(HOW TO COMPLETE THIS TASK): Write out everything from "a1865 A. Lincoln" down to "quantity, or quality." in the dictionary entry for "peter" below, word for word.

(GIVEN TEXT):
.....

Nancy Shlaes deGrazia  (63/57)




peter, v.2 slang or colloq.
[Origin unknown.]
1. trans. To cease, stop, leave off. slang.
1812 J. H. Vaux Flash Dict., Peter that, synonymous with stow that.
2. a. intr. (orig. U.S. Mining colloq.) To diminish gradually and cease; to
run out and disappear (as a stream, a vein of ore); to die out, give out,
fail, come to an end. Usu. const. out. Hence
'petering-out vbl. n.
1846 Quincy (Illinois) Whig 6 Jan. 1/4 When my mineral petered why they all
Petered me. If so be I gets a lead, why I’m Mr. Tiff again.
1854 H. H. Riley Puddleford vi. 84 He ‘hoped this ’spectable meeting war n’t
going to Peter-out’.
a1865 A. Lincoln in McClure Life (1896) 133 The store in which he clerked was
‘petering out’–to use his own expression.
1865 S. Bowles Across Continent 133 Humboldt River..runs west and south from
three hundred to five hundred miles, and then finds ignominious end in a
‘sink’, or..quietly ‘peters out’.
1881 Raymond Mining Gloss., Peter or peter out, to fail gradually in size,
quantity, or quality.
1883 Stevenson Silverado Sq., Childr. Israel i, But the luck had failed, the
mines petered out.
1892 Sat. Rev. 9 Jan. 45/1 Human effort of all kinds tends..to ‘peter out’.
1923 R. Macaulay Told by Idiot iii. 221 The year and the government petered
towards their end.
1926 E. F. Spanner Naviators 100 Lucky your engine petered out, Sterne.
1944 F. Clune Red Heart 6 The fabulous silver-lead wealth..has enticed a city
of 15,000 inhabitants to arise in the desert wastes–and there they will
continue to dwell until the lode peters.
1949 ‘J. Tey’ Brat Farrar xix. 170 The..petering-out of the poorer suburbs.
1955 Times 28 June 3/3 With the end of this partnership, however, the innings
virtually petered out.

.....

(GIVEN ENTRIES):

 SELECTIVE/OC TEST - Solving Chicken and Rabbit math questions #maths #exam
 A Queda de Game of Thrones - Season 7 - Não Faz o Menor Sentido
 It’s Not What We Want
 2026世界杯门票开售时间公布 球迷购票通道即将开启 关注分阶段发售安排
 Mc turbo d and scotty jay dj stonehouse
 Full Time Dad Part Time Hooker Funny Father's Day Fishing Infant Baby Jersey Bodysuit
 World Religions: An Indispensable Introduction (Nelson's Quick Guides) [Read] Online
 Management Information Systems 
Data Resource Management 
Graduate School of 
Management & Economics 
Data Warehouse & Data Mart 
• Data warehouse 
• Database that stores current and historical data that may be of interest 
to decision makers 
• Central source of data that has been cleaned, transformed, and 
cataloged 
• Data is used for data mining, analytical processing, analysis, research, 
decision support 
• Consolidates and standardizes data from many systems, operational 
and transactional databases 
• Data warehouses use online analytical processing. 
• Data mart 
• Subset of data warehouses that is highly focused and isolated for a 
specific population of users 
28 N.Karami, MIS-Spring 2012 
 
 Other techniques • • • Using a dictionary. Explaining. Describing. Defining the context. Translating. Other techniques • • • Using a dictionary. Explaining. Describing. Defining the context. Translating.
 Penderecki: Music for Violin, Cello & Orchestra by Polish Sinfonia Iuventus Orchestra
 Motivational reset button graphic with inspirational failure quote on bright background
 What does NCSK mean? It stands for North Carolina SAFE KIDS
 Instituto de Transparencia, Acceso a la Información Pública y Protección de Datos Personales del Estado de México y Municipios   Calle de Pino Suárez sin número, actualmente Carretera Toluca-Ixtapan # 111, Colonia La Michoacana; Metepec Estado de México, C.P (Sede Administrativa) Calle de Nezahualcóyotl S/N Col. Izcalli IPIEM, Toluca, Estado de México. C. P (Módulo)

.....

(OUTPUT OF THE EXERCISE):
a1865 A. Lincoln in McClure Life (1896) 133 The store in which he clerked was
‘petering out’–to use his own expression.
1865 S. Bowles Across Continent 133 Humboldt River..runs west and south from
three hundred to five hundred miles, and then finds ignominious end in a
‘sink’, or..quietly ‘peters out’.
1881 Raymond Mining Gloss., Peter or peter out, to fail gradually in size,
quantity, or quality.